TEXT TO READ
-=-=-=-=-

I’m way out of my depth in suggesting this idea, so forgive me if I’m committing a conceptual “divide by zero” and it’s not even wrong:

It seems like the SpaceX IPO really breaks the traditional notion of market cap.

Market cap has an unstated assumption that most of a company’s stock could, in theory, be traded unencumbered. Thus shares * price gives a very rough view of the value of the company. Everyone understands that this valuation has problems: it attributes the last marginal trade to the entire stock, and doesn’t account for large purchases/sales. But it’s useful nonetheless.

But with SpaxeX, only a tiny fraction of those shares are even theoretically tradeable, so it seems bizarre to calculate valuation using price * shares. I think this is the source of discomfort around the $2T market cap.

It seems like, similar to how there are long and short term liabilities, there should be long and short term market caps.

“Short term market cap” would be price * “number of shares that could theoretically be available for trade within the next year”, from all sources (including vesting employee options, expiring lockups, etc).

“Long term market cap” would be price * total authorized shares.

So SpaceX’s long term market cap would remain at $2T and its short term market cap would be, say, 5% of that (about $100B).

jerf a day ago | parent | next [-]

Market cap has been that sort of fiction from the beginning. It's never been a terribly useful number. There's really no fixing it because the only way to "truly" value a company is to sell it, for real, on the open market. Anything else is just a guess. More or less educated, but a guess. SpaceX isn't creating this problem or making it particularly worse.

pedrocr a day ago | parent | prev | next [-]

What you are describing is what's called free float market cap and is generally what market indices use to weigh stocks. That way you're only trying to replicate the market of stocks that are actually available to trade. There's nothing new about SpaceX in that respect, plenty of companies have float much lower than their total.

-=-=-=-=-

DATA FOR THIS EXERCISE
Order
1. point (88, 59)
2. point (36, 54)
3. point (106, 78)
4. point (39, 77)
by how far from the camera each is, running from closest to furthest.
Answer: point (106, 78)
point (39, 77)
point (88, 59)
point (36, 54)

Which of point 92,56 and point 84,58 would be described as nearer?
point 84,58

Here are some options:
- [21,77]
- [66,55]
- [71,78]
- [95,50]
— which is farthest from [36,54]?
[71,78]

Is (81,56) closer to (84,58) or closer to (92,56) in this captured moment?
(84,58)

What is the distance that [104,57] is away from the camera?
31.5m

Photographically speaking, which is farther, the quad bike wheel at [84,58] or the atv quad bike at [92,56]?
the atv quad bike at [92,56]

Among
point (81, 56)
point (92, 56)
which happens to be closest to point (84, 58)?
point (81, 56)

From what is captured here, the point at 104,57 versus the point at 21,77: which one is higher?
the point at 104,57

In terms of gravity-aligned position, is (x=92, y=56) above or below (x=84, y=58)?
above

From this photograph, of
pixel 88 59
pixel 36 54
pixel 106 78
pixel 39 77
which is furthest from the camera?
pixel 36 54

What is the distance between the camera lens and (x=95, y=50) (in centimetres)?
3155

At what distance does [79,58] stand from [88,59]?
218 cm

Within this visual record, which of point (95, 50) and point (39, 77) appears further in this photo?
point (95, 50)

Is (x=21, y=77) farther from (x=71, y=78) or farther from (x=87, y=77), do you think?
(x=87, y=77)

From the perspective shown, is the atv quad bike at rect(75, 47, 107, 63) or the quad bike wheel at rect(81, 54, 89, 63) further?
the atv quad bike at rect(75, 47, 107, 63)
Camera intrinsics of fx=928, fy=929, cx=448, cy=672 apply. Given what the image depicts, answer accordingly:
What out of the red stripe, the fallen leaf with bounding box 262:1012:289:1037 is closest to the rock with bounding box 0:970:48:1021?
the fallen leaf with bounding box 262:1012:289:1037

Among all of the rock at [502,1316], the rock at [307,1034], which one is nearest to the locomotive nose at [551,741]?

-=-=-=-=-

SET OF TASKS
1 – Please duplicate the rows, starting at the line that contains "What is the distance between" and ending at the last line of the rows.
2 – Go on with the discussion about SpaceX and market cap from its final comment.

EXPECTED ANSWERS
1 –
What is the distance between the camera lens and (x=95, y=50) (in centimetres)?
3155

At what distance does [79,58] stand from [88,59]?
218 cm

Within this visual record, which of point (95, 50) and point (39, 77) appears further in this photo?
point (95, 50)

Is (x=21, y=77) farther from (x=71, y=78) or farther from (x=87, y=77), do you think?
(x=87, y=77)

From the perspective shown, is the atv quad bike at rect(75, 47, 107, 63) or the quad bike wheel at rect(81, 54, 89, 63) further?
the atv quad bike at rect(75, 47, 107, 63)
Camera intrinsics of fx=928, fy=929, cx=448, cy=672 apply. Given what the image depicts, answer accordingly:
What out of the red stripe, the fallen leaf with bounding box 262:1012:289:1037 is closest to the rock with bounding box 0:970:48:1021?
the fallen leaf with bounding box 262:1012:289:1037

Among all of the rock at [502,1316], the rock at [307,1034], which one is nearest to the locomotive nose at [551,741]?

2 –
genericresponse a day ago | parent | prev | next [-]

You're not wrong, but the weakness you point out isn't a new concept.

Market cap is, at best, a rough valuation of the company. It has many confounding variables of which liquidity can be one of them. That's part of why investment analysts put out price targets for companies. The counterpoint is that market price is driven by what people are actually paying.

One of the major challenges with valuation is settling on a methodology overall. There are many ways, appropriate and not, to value a company. Many will have different estimates for value. There are also factors, like control premium, that start to become relevant when you try to completely acquire a company.

One of the benefits of an open and liquid market is that future availability of locked shares can be priced in early. We all get the benefit of consensus information.

rsynnott a day ago | parent | prev | next [-]

Nah, it's fairly common for only a relatively small part of a company to be tradeable.

Beijinger a day ago | parent | prev | next [-]

No, shares are shares. Public or not.

dboreham a day ago | parent | prev [-]

Different classes of shares are possible, as are other time-varying schemes such as warrants. But that's not what Musk did. The shares all have the same class.